The ego cost of stopping is real. The cost of not stopping is worse — it's the slow-motion accumulation of a codebase I can no longer reason about, and a bot I can no longer trust.

The Crypto Twist

There's a domain-specific reason this rule matters more in MEV than in most software. Traditional applications have soft failure: a slightly buggy web app produces a slightly bad user experience. An MEV bot has binary failure: each transaction either lands profitably or it doesn't, and every misbehavior shows up in an account balance that lives forever on chain. There is no staging environment for the actual auction. There is only the live arena and every other bot trying to eat your lunch.

In that environment, every patch is also a latency tax. Adding a sanity check costs microseconds. Adding three sanity checks in the hot path costs enough to be the difference between landing first and landing third. The Fowler quadrant tells us why this happens — Reckless-Deliberate debt ("we don't have time for design") and Reckless-Inadvertent debt ("what's layering?") both pile up into a system that punishes you in the one dimension you cannot afford to lose: speed.

What I'm Watching For Going Forward

I'm not pretending I've solved this. I'm pretending the opposite — that this is going to be a daily fight, that I will catch myself patching on patches more times than I'd like, and that the only way out is the same boring discipline: two attempts, then stop and think.

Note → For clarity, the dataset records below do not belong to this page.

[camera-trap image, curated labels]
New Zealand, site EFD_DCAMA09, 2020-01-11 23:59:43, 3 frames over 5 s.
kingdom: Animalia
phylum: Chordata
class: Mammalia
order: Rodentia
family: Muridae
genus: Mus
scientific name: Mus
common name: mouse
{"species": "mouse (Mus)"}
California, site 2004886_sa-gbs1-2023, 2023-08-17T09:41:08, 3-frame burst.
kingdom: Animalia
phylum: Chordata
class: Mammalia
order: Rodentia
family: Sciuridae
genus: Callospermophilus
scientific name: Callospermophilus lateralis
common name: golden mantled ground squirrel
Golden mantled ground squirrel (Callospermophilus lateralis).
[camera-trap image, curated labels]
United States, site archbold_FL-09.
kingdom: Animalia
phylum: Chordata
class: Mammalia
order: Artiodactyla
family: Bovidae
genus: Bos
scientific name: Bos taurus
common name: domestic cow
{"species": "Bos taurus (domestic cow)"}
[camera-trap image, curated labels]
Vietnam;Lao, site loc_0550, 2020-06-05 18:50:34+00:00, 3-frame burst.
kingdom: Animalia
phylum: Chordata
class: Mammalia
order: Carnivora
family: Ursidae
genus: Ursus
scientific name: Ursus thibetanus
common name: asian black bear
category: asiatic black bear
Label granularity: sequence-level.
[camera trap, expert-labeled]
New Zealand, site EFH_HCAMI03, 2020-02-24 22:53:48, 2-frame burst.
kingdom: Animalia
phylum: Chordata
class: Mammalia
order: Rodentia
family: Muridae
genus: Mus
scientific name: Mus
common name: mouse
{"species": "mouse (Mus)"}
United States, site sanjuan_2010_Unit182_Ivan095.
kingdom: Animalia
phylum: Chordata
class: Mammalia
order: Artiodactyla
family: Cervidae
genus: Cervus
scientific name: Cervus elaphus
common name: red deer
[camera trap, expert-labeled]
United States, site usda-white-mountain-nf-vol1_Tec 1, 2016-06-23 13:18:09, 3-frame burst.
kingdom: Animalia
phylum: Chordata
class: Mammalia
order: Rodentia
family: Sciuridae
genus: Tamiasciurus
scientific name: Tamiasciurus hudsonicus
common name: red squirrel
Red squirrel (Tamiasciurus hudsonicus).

The specific things I'm trying to internalize, in no particular order:

  • Treat each new fix as a hypothesis, not a solution.
  • After two failed attempts, the fix isn't the problem — the hypothesis is.
  • Symptoms tell you where to look, not what to change.
  • Patches encode assumptions; assumptions accumulate; accumulations break.
  • Investigation feels slower than patching. It is faster.
  • If three patches sit on top of each other in the same module, the module needs to be redesigned, not patched a fourth time.

None of this is original. It's been written by Fowler, by the CACM authors, by Joel Spolsky, by every senior engineer who's ever inherited a codebase that looks like archaeological strata. The advice is freely available. The discipline is what's hard. The two-failure rule is my attempt to turn the advice into a habit small enough to actually obey.

Key Takeaways

  • Two failures in a row mean the hypothesis is wrong, not the patch. Stop coding. Start writing.
  • Patches encode unverified assumptions. Stack them and you build a codebase you cannot reason about.
  • Root cause analysis can reduce debugging time by 50–75% according to PeopleSkillsForDevs — the time you "save" by patching is borrowed at usurious interest.
  • Technical debt is not abstract. CISQ pegs accumulated US tech debt at roughly $1.52 trillion; Stripe finds developers spend up to 33% of their time on it.
  • In MEV specifically, every patch is also a latency tax — the design quality directly determines whether you land first or watch someone else take the trade.
  • The hardest part is the emotional discipline of stopping. Every instinct says one more try. Every instinct is wrong after the second failure.